Originally posted by charles1952
reply to post by windword
The Church has not changed it's position on abortion:
The first distinction to be made is between moral law (as conceived in the Catholic tradition) and canonical penalty. Whereas the Church's moral law has always classified every destruction of the unborn as gravely sinful, its canonical penalties have varied throughout history and were sometimes modified either by the cultural attitudes and scientific opinions of the day, or because of their lack of effectiveness.
www.catholicculture.org...
I've provided two verses and quotes from the earliest Christians. Of course there is a Biblical basis.
You tell me that what's inside the mother is a fertilized human egg. In other words, and just as accurately, it is an individual human being at an early stage of development. There is nothing else it can be considered. Stormdancer777 provided quotations from leading abortion advocates and providers, saying "Of course, there's a person inside the mother, we have to admit it and move on."

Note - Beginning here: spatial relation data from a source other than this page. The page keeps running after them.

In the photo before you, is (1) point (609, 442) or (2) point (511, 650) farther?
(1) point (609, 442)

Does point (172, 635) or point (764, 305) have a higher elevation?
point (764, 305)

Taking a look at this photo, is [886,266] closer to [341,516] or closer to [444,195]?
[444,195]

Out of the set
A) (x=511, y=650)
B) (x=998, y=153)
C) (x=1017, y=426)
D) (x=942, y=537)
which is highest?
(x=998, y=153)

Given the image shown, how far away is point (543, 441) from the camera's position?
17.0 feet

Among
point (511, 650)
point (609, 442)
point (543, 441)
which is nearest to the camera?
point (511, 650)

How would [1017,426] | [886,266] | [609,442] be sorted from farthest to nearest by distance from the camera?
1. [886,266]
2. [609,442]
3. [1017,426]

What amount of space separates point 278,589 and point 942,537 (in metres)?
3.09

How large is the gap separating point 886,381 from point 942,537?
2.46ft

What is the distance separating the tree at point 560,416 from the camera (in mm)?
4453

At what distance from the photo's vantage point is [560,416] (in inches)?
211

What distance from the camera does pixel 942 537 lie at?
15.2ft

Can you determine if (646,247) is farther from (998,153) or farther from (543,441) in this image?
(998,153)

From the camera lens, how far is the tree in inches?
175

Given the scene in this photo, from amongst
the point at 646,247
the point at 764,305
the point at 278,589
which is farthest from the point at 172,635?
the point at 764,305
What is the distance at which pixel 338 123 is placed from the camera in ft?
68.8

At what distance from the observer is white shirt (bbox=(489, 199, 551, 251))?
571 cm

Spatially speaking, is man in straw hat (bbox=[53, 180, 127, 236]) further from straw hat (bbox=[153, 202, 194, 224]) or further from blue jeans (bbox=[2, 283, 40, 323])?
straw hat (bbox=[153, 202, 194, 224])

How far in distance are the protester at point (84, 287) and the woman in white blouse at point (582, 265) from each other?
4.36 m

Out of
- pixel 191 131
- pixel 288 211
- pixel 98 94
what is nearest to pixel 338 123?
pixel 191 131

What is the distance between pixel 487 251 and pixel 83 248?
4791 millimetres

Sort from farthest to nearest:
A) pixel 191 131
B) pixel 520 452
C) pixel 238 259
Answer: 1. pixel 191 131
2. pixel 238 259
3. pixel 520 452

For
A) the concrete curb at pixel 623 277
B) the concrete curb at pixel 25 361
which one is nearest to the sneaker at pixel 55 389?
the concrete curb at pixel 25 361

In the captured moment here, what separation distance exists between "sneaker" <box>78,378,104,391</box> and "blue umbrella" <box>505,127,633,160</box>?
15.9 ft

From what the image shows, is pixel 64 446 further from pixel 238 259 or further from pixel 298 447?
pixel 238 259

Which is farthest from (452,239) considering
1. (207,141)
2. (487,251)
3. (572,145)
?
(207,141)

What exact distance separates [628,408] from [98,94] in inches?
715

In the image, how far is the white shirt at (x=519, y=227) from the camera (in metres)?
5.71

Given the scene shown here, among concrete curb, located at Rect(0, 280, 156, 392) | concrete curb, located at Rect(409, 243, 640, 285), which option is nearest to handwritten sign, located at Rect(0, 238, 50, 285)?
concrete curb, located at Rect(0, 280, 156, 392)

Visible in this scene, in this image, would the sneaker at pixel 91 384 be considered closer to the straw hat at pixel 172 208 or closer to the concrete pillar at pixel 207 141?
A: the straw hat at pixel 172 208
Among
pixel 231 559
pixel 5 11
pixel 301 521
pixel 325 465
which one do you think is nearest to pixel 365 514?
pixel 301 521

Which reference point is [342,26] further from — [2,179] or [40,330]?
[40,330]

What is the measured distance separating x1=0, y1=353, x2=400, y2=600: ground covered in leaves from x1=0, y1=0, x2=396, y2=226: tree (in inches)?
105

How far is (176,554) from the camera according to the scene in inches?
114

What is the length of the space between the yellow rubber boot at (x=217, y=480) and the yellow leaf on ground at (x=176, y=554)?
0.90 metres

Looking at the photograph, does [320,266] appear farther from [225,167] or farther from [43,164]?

My conversation was not an argument, so it can't be an invalid one. It was a question. Is the foetus a distinct, innocent, member of Homo sapiens? I don't see how any can reject that position, but if you can, I'd be pleased to hear about it.
A DNA sequence was activated inside the foetus?
A potential adult is a teenager, a potential teenager is a toddler, a potential toddler is a baby, and a potential baby is a foetus.
This may be the most completely alien thing you've written. "Procreative outcomes?"
We are justified to cull our own procreative outcomes.
How do you know we didn't lose that dominion when we were kicked out of the garden.
What are you thinking? We can control them now. First abstinence. If that's not enough, tell me what the per centage of pregnacies there will be if the woman is on birth control, the man is using condoms, the woman and man may or may not be fertile, and the woman has access to Plan B. One pregnancy in 100,000 perhaps. But women aren't using what they have available now. If they're not using the tools they have to prevent pregnancy, why allow them to kill the innocent after they become pregnant?
Abortion isn't the end goal, family planning is. Abortion is an intermediate step until we can effectively control our own physical reproductive organs.